## [Task directions]
Can you reproduce all of the spatial relation data below word for word?

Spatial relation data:
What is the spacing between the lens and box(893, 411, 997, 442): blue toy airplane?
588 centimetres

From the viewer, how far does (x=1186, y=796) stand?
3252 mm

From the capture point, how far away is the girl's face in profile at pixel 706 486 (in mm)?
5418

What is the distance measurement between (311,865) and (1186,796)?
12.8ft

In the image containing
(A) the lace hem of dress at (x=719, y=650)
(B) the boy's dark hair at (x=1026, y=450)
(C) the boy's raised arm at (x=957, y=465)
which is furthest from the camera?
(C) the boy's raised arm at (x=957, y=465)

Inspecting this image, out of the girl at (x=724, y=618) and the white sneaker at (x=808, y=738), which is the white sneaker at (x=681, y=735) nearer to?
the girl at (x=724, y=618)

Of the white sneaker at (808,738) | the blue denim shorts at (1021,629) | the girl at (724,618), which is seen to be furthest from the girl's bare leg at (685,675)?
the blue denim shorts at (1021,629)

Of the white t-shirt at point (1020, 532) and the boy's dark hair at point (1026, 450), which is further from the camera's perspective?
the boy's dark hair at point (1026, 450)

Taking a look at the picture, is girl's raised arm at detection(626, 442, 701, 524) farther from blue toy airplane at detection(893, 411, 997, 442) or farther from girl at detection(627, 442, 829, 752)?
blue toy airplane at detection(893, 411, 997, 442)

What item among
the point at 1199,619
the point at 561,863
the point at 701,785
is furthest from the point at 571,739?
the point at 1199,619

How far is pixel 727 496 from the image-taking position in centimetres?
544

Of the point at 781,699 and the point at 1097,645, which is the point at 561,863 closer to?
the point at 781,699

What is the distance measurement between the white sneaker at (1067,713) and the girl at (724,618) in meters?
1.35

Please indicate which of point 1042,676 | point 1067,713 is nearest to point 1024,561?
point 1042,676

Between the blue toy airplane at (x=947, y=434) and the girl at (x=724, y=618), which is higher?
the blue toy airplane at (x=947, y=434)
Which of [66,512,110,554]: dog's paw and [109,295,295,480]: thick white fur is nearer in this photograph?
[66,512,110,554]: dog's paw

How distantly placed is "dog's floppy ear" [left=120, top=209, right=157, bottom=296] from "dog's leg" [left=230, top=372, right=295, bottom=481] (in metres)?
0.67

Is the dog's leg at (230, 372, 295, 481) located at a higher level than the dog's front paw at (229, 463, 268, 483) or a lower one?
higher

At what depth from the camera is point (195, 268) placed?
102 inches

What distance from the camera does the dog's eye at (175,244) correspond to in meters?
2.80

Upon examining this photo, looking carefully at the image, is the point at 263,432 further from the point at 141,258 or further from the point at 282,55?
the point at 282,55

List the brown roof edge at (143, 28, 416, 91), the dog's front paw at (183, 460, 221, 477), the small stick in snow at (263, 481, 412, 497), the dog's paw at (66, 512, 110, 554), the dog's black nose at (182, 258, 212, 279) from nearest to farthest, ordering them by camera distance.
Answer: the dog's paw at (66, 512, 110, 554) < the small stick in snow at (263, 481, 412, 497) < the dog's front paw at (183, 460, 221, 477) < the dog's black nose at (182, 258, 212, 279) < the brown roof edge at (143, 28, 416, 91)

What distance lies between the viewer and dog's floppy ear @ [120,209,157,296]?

## [Written solution]
What is the spacing between the lens and box(893, 411, 997, 442): blue toy airplane?
588 centimetres

From the viewer, how far does (x=1186, y=796) stand?
3252 mm

From the capture point, how far away is the girl's face in profile at pixel 706 486 (in mm)?
5418

What is the distance measurement between (311,865) and (1186,796)?
12.8ft

In the image containing
(A) the lace hem of dress at (x=719, y=650)
(B) the boy's dark hair at (x=1026, y=450)
(C) the boy's raised arm at (x=957, y=465)
which is furthest from the camera?
(C) the boy's raised arm at (x=957, y=465)

Inspecting this image, out of the girl at (x=724, y=618) and the white sneaker at (x=808, y=738), which is the white sneaker at (x=681, y=735) nearer to?
the girl at (x=724, y=618)

Of the white sneaker at (808,738) | the blue denim shorts at (1021,629) | the girl at (724,618), which is seen to be furthest from the girl's bare leg at (685,675)?
the blue denim shorts at (1021,629)

Of the white t-shirt at point (1020, 532) and the boy's dark hair at point (1026, 450), which is further from the camera's perspective?
the boy's dark hair at point (1026, 450)

Taking a look at the picture, is girl's raised arm at detection(626, 442, 701, 524) farther from blue toy airplane at detection(893, 411, 997, 442) or farther from girl at detection(627, 442, 829, 752)?
blue toy airplane at detection(893, 411, 997, 442)

What item among
the point at 1199,619
the point at 561,863
the point at 701,785
is furthest from the point at 571,739?
the point at 1199,619

How far is pixel 727 496 from the image-taking position in centimetres?
544

Of the point at 781,699 and the point at 1097,645, which is the point at 561,863 closer to?
the point at 781,699

What is the distance measurement between the white sneaker at (1067,713) and the girl at (724,618) in meters?
1.35

Please indicate which of point 1042,676 | point 1067,713 is nearest to point 1024,561?
point 1042,676

Between the blue toy airplane at (x=947, y=434) and the girl at (x=724, y=618), which is higher?
the blue toy airplane at (x=947, y=434)
Which of [66,512,110,554]: dog's paw and [109,295,295,480]: thick white fur is nearer in this photograph?
[66,512,110,554]: dog's paw

How distantly placed is "dog's floppy ear" [left=120, top=209, right=157, bottom=296] from "dog's leg" [left=230, top=372, right=295, bottom=481] (in metres)?
0.67

Is the dog's leg at (230, 372, 295, 481) located at a higher level than the dog's front paw at (229, 463, 268, 483) or a lower one?
higher

At what depth from the camera is point (195, 268) placed?
102 inches

What distance from the camera does the dog's eye at (175,244) correspond to in meters?
2.80

Upon examining this photo, looking carefully at the image, is the point at 263,432 further from the point at 141,258 or further from the point at 282,55?
the point at 282,55

List the brown roof edge at (143, 28, 416, 91), the dog's front paw at (183, 460, 221, 477), the small stick in snow at (263, 481, 412, 497), the dog's paw at (66, 512, 110, 554), the dog's black nose at (182, 258, 212, 279) from nearest to farthest, ordering them by camera distance.
Answer: the dog's paw at (66, 512, 110, 554) < the small stick in snow at (263, 481, 412, 497) < the dog's front paw at (183, 460, 221, 477) < the dog's black nose at (182, 258, 212, 279) < the brown roof edge at (143, 28, 416, 91)

What distance lies between the viewer and dog's floppy ear @ [120,209,157,296]?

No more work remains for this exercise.